The original Woodstock concert was arguably the greatest single cultural mass event in Western Civilization history. It changed everything - projecting the new youth lifestyle into the world en masse. Every town & city in North America now has its own music festival, and everything from Presidential inaugurations to any peaking summit are described as the "Woodstock" of whatever the endeavor. And every 5 and 10 year anniversary since the original '69 masterpiece sees some attempt to recapture the magic. But only once in the 50 years since, has it successfully happily happened with a major concert with major acts over three days of a weekend - and that was Woodstock '94.

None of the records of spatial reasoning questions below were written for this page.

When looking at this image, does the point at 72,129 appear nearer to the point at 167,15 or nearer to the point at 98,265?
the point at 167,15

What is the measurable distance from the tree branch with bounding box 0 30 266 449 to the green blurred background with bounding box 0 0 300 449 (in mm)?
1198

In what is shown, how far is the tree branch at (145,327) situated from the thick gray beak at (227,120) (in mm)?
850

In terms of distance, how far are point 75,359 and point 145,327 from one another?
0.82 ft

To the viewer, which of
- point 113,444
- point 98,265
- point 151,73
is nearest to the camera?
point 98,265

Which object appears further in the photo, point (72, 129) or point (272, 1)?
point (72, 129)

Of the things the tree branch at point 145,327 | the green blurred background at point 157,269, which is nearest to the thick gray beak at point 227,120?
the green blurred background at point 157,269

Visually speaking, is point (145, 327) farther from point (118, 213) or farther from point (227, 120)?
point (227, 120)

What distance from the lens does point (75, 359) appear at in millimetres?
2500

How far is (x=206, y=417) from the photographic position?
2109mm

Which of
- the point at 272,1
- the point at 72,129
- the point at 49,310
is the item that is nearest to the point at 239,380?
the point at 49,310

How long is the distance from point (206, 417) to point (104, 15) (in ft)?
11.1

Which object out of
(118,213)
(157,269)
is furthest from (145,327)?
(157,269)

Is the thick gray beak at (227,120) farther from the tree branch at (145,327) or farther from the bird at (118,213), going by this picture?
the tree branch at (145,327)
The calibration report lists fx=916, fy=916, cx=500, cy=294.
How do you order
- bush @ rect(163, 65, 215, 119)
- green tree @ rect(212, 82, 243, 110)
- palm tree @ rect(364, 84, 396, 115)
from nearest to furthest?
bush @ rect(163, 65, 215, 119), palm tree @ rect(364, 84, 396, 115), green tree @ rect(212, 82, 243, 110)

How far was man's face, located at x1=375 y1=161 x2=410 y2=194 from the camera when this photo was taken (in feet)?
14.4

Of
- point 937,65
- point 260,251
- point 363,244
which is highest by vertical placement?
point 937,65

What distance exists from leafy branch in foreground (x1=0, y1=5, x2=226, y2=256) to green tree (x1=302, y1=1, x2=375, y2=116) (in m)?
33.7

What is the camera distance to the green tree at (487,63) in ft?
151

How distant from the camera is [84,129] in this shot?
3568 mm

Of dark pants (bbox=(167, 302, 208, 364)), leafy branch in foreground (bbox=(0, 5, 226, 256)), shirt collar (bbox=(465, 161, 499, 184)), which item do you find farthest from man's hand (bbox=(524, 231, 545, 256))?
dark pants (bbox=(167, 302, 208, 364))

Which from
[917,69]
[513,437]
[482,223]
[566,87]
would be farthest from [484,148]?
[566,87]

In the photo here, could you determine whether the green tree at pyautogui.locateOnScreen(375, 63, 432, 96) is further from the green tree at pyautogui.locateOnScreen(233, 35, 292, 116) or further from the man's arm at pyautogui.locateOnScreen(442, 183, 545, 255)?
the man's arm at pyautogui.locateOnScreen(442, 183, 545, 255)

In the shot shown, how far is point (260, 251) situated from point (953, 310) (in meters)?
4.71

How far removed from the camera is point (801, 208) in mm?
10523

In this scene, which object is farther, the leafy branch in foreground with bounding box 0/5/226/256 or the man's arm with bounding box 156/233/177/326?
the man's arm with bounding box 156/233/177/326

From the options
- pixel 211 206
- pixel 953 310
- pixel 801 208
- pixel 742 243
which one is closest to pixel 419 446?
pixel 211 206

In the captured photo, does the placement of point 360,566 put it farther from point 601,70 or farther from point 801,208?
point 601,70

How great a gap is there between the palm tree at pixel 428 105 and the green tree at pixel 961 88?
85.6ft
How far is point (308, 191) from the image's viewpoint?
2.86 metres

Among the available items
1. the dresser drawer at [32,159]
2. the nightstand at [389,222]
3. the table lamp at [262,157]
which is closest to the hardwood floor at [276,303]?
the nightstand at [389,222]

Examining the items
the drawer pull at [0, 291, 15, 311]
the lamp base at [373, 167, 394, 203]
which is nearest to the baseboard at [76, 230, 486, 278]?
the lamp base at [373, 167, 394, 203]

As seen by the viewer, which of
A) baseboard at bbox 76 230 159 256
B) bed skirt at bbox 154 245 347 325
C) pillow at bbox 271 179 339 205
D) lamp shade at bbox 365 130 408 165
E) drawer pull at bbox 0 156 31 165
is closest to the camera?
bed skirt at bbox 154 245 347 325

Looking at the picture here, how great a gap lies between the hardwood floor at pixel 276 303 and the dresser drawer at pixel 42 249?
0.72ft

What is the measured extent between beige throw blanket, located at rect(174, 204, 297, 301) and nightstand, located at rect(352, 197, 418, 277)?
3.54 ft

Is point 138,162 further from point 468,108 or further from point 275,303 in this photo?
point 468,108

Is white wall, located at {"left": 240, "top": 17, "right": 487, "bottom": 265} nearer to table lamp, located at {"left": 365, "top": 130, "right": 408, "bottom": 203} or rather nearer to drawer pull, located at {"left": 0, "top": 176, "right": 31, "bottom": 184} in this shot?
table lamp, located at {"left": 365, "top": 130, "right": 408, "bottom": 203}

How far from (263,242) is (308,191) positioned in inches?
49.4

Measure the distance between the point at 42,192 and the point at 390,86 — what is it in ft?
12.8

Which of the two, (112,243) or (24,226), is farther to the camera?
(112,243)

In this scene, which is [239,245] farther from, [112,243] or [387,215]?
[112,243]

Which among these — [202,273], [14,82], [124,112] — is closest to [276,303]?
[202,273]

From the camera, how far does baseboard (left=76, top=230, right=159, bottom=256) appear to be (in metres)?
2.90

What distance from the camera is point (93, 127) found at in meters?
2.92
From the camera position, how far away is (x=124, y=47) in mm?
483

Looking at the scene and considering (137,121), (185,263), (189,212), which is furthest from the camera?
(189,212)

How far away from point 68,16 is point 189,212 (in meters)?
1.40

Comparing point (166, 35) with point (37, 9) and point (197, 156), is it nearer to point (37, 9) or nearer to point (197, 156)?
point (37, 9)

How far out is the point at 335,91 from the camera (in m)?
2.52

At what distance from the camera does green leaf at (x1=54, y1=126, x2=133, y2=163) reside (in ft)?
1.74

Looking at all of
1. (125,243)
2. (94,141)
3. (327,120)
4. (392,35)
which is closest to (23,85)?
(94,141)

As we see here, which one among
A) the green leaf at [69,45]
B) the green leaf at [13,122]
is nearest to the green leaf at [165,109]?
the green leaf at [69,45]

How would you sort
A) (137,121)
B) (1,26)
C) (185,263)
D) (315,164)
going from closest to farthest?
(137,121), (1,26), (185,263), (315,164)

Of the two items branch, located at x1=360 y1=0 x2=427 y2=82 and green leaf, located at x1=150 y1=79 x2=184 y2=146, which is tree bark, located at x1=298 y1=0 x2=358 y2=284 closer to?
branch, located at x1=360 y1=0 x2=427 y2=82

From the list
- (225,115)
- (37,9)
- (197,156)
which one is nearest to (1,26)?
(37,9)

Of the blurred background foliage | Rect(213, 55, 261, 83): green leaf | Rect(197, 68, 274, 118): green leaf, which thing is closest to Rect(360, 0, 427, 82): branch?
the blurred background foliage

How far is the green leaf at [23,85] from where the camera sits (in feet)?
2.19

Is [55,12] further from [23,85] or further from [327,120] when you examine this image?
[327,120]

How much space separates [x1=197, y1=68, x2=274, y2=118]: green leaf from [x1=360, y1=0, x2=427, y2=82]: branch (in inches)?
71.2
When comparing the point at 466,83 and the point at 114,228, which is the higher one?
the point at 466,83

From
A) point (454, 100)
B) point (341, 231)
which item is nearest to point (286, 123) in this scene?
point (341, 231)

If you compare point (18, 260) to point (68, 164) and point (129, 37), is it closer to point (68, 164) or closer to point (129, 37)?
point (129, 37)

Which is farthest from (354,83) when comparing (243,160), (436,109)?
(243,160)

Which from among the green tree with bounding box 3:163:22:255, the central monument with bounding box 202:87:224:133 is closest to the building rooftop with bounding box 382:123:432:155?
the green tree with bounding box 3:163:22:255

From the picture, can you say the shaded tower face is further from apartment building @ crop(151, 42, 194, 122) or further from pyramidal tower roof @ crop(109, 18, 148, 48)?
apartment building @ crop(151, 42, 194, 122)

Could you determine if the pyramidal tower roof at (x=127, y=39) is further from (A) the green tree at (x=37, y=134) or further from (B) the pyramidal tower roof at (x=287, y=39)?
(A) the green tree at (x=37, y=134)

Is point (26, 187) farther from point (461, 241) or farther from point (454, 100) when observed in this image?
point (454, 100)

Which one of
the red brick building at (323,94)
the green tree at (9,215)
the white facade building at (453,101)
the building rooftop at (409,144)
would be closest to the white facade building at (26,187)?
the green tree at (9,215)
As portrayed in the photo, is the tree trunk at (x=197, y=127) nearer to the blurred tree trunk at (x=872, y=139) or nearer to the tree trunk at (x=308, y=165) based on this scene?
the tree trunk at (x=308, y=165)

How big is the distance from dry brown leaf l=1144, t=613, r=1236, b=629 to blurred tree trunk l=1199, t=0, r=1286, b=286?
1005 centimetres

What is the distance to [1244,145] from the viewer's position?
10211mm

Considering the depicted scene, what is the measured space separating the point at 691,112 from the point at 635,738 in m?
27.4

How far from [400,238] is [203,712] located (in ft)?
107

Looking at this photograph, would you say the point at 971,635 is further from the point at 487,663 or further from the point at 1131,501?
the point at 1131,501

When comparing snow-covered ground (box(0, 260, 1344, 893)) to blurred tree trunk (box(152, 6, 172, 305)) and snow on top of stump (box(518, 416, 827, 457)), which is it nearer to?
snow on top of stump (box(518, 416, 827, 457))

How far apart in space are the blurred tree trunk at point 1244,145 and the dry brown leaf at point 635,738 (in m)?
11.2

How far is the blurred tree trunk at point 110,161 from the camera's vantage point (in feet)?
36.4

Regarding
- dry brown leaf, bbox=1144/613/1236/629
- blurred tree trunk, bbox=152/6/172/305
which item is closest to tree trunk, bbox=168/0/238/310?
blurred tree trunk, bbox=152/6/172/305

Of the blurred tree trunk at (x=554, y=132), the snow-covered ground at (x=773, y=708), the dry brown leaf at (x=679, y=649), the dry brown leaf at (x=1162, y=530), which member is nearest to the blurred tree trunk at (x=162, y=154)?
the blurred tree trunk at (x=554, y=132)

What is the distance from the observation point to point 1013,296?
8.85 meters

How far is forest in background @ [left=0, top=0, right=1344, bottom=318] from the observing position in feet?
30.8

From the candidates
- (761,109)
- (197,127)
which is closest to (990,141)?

When you read this you're going to wish someone wrote the same book about '69. This is a take-you-there and bring-it-to-life account of not only going to the festival, but sneaking a van in, and parking right behind the main stage for the entire weekend! It's about going for it. Collecting Adventure Cards. Chasing down the Meaning of Life. About experiencing perfect moments, and how to seek them out, and how to preserve them when they happen. It's about finding your courage. Taking chances. Finding bliss. And bringing it home with you.
Specifically this covers the performances by (in order) Sheryl Crow, Joe Cocker, The Band & friends, Crosby, Stills & Nash, Aerosmith, the Allman Brothers, Traffic, the Neville Brothers, Bob Dylan, Jimmy Cliff and Peter Gabriel. Those acts and their mindset and ethos and spirit are who imbue the narrator and the book. Also present and prevalent here are the Spirits of John Lennon and Jim Hendrix who both made multiple appearances over the weekend. The book is optimistic, positive, and positively funny at times. It's playful, but factual.
The author was a reporter for a Canadian newspaper and carried with him a portable cassette recorder, capturing a couple dozen tapes filled with press conferences as they happened, and the voices of the people as the festival progressed from orderly to chaotic, from buttoned-down to fences down, as well as conversations with attentive concert goers and colorful town locals. The book also captures a now-quaint period of time when landline phones were how people reached the outside world, and maps were printed on paper, and word-of-mouth was the social network. It's about when festivals were still lawless, unsecured and unpredictable, when gates could be abandoned, and you could talk your way into or out of anything.
The book will also take the reader on a bone fide acid trip as the whole mad weekend climaxes in a sort of hippie Hunter Thompson meets a positive Lester Bangs on a Jack Kerouac road trip with a Neal Cassady catalytic Adventureman. It has the playful spirit of the Merry Pranksters with Abbie Hoffman's respect for authority.
It's romantically optimistic, with a practical Gets-Things-Done operating system. It places the reader on the field as the gates first open to the public, until Peter Gabriel sent everyone into orbit during Sunday's climax. It has transcribed speeches from the stage and backstage. It paints impressionistic pictures of a wildly colorful scene while making a Michael Wadleigh-worthy documentary in book form.
It's a How To Have Fun manual. It's about the only time the spirit of Yasgur's farm in '69 ever reappeared on a mass scale under the Woodstock banner. It's a parable of Adventure. It's a harmony of an eternal chorus. It transcends age. Teenagers lived it then, and still do today and can through this book - but people old enough to have been at the first one will recognize themselves in this and be empowered that the torch was passed on and it still blazing. And everyone in between who seeks out epiphanies can enjoy a likeminded tribe.